- PROBLÈMES À RÉSOUDRE:
a: D'après le texte sur Tijuana, combien de personnes attendent ce matin-là près du poste de San Ysidro ?
b: Mettez à jour le texte sur Tijuana de "Ce matin-là, près" à "ce qu’elle était.", en remplaçant "déserts" par "vides".
c: Quelles villes de la frontière nord du Mexique le texte sur Tijuana nomme-t-il ?

- TEXTE FOURNI:
------------

Les rues sont vides. Les camps aussi. À Tijuana, le grand passage vers les États-Unis n’est plus qu’un souvenir.
Tijuana, autrefois carrefour effervescent de l’espoir migratoire, s’est vidée de ses exilés. La ville frontalière du nord du Mexique, longtemps perçue comme le point d’entrée vers la Californie pour des milliers de migrants venus d’Amérique latine et d’ailleurs, semble aujourd’hui suspendue dans un silence pesant.
Ce matin-là, près du poste de San Ysidro, où se pressaient autrefois des foules entières, seules cinq personnes attendent. Cinq. Les trottoirs où l’on faisait la queue pour un rendez-vous d’asile sont désormais déserts. Les grillages du mur frontalier, souvent escaladés dans des tentatives désespérées, ne sont plus que le décor de chantiers routiers. Tijuana n’est plus ce qu’elle était.
Chute brutale des flux migratoires
La scène n’est pas unique à Tijuana. Tout le long de la frontière nord du Mexique — de Ciudad Juárez à Reynosa — le même constat s’impose : les migrants sont partis, et peu d’autres arrivent. Si le recul avait commencé avant même l’élection de Donald Trump, les restrictions sévères qu’il a mises en place ont marqué une rupture décisive. Et depuis, chaque administration a, peu ou prou, maintenu le cap : plus de contrôles, plus d’obstacles, moins d’espoir.

------------

Éléments enregistrés:
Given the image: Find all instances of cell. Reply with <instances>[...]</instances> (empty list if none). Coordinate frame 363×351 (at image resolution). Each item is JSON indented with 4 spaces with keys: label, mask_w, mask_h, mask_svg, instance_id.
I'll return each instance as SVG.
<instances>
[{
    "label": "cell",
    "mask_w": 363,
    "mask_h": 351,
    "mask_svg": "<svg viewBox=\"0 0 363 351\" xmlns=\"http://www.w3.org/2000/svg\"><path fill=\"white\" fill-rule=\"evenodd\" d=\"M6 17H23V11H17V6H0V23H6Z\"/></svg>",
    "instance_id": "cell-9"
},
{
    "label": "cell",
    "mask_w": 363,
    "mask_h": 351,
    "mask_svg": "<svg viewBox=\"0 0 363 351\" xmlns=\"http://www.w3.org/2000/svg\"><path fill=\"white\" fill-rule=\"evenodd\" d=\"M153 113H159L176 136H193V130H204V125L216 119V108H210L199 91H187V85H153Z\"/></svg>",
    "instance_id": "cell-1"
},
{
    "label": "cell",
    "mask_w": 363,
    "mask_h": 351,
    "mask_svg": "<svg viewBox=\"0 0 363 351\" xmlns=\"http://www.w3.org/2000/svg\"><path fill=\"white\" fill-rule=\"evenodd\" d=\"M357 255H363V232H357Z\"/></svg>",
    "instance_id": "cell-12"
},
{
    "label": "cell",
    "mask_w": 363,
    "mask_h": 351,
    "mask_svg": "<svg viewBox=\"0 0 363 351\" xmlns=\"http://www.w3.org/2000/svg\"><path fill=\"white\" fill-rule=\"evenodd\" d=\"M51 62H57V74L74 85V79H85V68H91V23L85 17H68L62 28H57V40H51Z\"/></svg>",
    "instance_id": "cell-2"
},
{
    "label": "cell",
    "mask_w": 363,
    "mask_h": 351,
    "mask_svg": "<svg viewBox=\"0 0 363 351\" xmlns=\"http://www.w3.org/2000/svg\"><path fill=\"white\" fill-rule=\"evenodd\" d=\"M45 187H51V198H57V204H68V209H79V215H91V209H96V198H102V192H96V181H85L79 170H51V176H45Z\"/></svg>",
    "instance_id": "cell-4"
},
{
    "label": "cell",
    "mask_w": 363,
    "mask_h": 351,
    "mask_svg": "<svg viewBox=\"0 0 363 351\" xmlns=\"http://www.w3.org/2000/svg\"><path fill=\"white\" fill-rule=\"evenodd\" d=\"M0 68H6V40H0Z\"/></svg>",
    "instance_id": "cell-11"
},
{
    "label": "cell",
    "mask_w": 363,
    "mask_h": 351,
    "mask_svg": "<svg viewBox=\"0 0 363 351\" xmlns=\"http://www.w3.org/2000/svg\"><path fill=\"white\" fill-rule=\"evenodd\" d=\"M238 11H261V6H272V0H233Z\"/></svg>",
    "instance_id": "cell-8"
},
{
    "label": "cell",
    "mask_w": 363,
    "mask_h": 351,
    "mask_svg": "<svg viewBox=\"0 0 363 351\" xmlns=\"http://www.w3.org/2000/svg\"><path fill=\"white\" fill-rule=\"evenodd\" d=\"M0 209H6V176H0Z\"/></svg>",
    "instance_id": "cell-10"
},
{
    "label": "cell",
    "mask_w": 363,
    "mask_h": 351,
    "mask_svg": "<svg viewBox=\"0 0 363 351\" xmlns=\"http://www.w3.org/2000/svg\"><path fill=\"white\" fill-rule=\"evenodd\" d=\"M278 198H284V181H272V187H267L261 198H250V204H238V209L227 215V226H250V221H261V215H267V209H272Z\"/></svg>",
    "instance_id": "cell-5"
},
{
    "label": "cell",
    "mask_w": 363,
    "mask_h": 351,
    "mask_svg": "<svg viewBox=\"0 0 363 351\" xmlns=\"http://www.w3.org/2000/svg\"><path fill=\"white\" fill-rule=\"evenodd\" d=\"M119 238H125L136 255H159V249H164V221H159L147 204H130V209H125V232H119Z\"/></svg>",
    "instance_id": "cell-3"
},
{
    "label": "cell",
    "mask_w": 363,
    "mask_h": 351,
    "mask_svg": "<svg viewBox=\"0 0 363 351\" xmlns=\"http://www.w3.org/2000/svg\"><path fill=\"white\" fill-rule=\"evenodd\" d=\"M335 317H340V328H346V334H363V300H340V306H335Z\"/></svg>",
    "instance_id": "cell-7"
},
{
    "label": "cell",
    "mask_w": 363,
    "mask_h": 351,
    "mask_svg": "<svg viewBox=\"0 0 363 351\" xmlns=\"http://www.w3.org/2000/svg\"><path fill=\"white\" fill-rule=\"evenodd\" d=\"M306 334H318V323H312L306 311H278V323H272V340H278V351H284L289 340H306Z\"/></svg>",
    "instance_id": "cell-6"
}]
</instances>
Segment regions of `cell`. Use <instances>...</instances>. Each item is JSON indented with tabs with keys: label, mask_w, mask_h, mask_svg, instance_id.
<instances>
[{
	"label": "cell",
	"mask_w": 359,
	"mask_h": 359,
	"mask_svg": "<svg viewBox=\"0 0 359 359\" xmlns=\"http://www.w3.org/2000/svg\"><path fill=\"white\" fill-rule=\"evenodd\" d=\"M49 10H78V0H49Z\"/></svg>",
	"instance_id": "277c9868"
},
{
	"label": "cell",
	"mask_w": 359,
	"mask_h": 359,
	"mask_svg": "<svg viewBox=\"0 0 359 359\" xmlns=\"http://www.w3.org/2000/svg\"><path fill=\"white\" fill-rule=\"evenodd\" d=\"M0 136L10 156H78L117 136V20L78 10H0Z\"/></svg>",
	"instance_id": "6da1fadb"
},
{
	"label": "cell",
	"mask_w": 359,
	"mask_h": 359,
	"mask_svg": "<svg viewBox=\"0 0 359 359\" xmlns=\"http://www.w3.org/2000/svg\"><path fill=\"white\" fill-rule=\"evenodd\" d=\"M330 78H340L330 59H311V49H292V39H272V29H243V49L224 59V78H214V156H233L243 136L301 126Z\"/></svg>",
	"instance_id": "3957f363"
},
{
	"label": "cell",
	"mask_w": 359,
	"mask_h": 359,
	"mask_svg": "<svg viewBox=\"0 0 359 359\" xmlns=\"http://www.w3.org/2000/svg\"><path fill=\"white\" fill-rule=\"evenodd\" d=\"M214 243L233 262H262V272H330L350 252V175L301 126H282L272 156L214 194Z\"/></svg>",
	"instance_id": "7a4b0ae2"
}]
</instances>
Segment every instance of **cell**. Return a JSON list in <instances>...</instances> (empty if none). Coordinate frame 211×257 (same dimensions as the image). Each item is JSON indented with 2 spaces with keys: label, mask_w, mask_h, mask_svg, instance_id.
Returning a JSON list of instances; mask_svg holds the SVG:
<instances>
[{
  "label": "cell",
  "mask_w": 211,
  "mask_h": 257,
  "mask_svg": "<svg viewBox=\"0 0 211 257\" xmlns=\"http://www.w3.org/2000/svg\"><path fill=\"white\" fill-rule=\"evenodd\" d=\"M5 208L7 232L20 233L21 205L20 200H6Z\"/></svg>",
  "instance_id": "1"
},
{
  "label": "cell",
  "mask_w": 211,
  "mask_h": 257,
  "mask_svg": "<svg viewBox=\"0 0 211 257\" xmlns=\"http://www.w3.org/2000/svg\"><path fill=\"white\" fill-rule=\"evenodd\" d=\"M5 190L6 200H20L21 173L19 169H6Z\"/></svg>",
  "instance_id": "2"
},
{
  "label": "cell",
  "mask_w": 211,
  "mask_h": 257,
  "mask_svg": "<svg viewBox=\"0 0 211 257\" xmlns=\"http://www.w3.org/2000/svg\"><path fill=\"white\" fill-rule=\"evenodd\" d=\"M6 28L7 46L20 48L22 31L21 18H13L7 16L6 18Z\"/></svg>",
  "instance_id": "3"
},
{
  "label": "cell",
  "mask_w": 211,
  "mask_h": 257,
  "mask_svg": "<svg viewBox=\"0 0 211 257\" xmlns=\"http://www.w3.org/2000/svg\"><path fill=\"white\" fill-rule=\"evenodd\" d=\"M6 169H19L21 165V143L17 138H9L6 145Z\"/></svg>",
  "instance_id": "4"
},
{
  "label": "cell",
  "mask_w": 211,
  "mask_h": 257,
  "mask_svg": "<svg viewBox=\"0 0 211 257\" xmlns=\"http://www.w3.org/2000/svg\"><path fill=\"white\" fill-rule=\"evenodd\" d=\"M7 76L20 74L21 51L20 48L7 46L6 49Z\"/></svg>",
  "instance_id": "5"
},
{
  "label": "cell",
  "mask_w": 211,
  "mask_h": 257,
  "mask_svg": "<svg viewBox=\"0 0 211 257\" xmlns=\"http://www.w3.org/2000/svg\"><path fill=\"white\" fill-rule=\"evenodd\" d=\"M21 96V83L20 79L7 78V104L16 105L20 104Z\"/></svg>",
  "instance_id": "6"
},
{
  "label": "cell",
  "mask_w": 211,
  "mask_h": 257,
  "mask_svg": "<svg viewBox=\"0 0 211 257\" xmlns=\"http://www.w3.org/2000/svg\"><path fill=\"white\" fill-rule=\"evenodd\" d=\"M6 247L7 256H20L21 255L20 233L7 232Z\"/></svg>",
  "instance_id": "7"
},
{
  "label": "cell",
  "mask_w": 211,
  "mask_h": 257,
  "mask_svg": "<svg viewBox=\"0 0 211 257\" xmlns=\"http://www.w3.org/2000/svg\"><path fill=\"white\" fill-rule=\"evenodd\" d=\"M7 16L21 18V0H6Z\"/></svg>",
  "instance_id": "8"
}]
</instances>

------------

- VOS RÉPONSES:
a: Cinq personnes.

b:
Ce matin-là, près du poste de San Ysidro, où se pressaient autrefois des foules entières, seules cinq personnes attendent. Cinq. Les trottoirs où l’on faisait la queue pour un rendez-vous d’asile sont désormais vides. Les grillages du mur frontalier, souvent escaladés dans des tentatives désespérées, ne sont plus que le décor de chantiers routiers. Tijuana n’est plus ce qu’elle était.

c: Tijuana, Ciudad Juárez, Reynosa